** Start Text to read **
Sunday, August 13, 2006

Cosmo's Steamy Summer Tips on Keeping Your Man in Guinea


MEN
Far from anxiety-provoking, ardent pleas by would-be suitors are so hapless as to inspire amusement, annoyance, or pity.
One market day, like so many others, a random young guy enters my yard without knocking to get a look at the white girl he’s heard about. And, as it turns out, they weren’t pulling his chain, I AM white, quite white, in fact, and all over, as far as anyone can tell. Unfortunately for him—despite the veracity of their claims about my skin color—I shat about thirteen times last night and am sitting on my tarp, reading about amoebic dysentery in Where There Are No Doctors. I am in no mood to discuss the burgeoning romance that clearly exists between us.
But he is an adult, so it is not socially acceptable to ask him to leave. It is thus my mission to employ passive aggression so decisively as to destroy the seemingly impenetrable wall of Guinean Male Obliviousness.
“So you are in Banfele.”
“Yes” I grumble, sigh heavily, look at my watch and resume reading all at once—that efficient multi-tasking approach with which only an American woman can blow you off.
“You have been here for a while?”
“Three months,” I say, repeating the same timeless multipronged tactic.
His obliviousness irritates me and agitates my bowels, enfeebled after a night of intense activity. It is time to abandon the time-honored passive-aggressive approach for an all-out land offensive.
I shut the book and rise. “I need to go pack my bags. I am going to Faranah today. See you later.”
But he can contain himself no longer. As if passion itself had spoken, he beseeches me, “Attends! Je t’aime, quoi.”
** End Text to read **
[Stated exercise 1] Write out the part of the Guinea post from "One market day, like" up to and including "exists between us.".
** Start Information given **
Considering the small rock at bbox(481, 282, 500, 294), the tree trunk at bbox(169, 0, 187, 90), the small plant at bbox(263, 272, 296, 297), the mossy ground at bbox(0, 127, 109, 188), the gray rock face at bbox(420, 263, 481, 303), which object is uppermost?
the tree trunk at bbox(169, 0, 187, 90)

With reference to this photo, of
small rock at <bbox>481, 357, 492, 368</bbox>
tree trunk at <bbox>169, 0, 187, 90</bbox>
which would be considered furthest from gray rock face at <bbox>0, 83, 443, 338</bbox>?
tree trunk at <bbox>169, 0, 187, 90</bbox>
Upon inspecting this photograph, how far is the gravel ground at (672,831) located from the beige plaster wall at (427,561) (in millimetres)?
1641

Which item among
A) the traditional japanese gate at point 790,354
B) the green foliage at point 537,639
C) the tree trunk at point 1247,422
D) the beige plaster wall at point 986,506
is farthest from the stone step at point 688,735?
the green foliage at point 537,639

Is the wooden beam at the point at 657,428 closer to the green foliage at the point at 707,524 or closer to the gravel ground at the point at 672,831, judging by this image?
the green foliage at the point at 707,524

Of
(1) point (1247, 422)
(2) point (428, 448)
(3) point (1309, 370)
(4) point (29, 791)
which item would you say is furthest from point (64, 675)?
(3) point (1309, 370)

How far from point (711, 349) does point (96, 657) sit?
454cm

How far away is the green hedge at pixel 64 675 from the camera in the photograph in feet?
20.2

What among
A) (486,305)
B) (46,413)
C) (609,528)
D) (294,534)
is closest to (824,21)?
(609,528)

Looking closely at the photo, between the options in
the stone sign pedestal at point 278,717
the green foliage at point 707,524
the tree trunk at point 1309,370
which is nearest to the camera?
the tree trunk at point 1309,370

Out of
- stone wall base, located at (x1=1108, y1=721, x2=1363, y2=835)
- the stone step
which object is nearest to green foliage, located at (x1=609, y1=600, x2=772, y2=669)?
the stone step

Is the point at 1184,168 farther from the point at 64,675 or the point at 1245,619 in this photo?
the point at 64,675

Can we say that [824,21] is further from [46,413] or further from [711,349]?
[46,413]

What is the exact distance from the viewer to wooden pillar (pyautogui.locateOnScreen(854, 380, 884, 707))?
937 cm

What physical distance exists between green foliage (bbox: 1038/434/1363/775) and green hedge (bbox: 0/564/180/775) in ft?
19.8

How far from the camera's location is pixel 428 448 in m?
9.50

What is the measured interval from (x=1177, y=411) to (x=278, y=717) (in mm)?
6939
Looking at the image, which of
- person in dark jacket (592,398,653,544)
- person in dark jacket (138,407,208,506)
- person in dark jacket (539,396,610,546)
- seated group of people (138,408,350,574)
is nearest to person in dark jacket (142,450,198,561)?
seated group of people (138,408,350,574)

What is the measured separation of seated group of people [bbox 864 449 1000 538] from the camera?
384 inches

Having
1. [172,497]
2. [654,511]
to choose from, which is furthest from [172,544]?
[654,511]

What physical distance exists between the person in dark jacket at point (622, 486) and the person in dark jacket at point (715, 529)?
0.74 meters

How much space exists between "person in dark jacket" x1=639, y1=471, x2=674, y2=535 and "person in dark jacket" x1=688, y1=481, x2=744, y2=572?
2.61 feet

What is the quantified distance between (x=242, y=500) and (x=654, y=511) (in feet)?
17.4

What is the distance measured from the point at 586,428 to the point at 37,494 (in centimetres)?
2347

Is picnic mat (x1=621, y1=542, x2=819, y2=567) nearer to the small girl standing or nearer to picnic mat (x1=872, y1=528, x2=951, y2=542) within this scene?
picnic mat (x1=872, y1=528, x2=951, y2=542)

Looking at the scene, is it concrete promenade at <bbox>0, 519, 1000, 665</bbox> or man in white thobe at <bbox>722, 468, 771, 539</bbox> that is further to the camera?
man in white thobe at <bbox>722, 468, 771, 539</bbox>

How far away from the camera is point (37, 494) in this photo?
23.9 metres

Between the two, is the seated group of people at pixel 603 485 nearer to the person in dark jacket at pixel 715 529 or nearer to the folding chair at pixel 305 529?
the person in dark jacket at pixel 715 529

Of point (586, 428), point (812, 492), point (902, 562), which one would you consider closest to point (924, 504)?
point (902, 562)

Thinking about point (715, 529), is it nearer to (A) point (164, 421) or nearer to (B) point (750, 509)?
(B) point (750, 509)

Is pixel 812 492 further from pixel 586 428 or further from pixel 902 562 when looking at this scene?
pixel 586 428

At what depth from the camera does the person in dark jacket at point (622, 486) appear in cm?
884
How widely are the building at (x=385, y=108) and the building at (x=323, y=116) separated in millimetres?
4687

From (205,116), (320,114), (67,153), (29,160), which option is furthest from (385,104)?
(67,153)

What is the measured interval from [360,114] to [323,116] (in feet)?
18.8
** End Information given **
[Stated exercise 2] Edit the rows from the line with "Looking at the image, which of" up to and including the line with "0.74 meters", changing "physical distance" to "actual distance". Return only those lines and keep everything else the same.

[Problem solution 1]
One market day, like so many others, a random young guy enters my yard without knocking to get a look at the white girl he’s heard about. And, as it turns out, they weren’t pulling his chain, I AM white, quite white, in fact, and all over, as far as anyone can tell. Unfortunately for him—despite the veracity of their claims about my skin color—I shat about thirteen times last night and am sitting on my tarp, reading about amoebic dysentery in Where There Are No Doctors. I am in no mood to discuss the burgeoning romance that clearly exists between us.

[Problem solution 2]
Looking at the image, which of
- person in dark jacket (592,398,653,544)
- person in dark jacket (138,407,208,506)
- person in dark jacket (539,396,610,546)
- seated group of people (138,408,350,574)
is nearest to person in dark jacket (142,450,198,561)?
seated group of people (138,408,350,574)

What is the measured separation of seated group of people [bbox 864 449 1000 538] from the camera?
384 inches

Having
1. [172,497]
2. [654,511]
to choose from, which is furthest from [172,544]?
[654,511]

What actual distance exists between the person in dark jacket at point (622, 486) and the person in dark jacket at point (715, 529)?
0.74 meters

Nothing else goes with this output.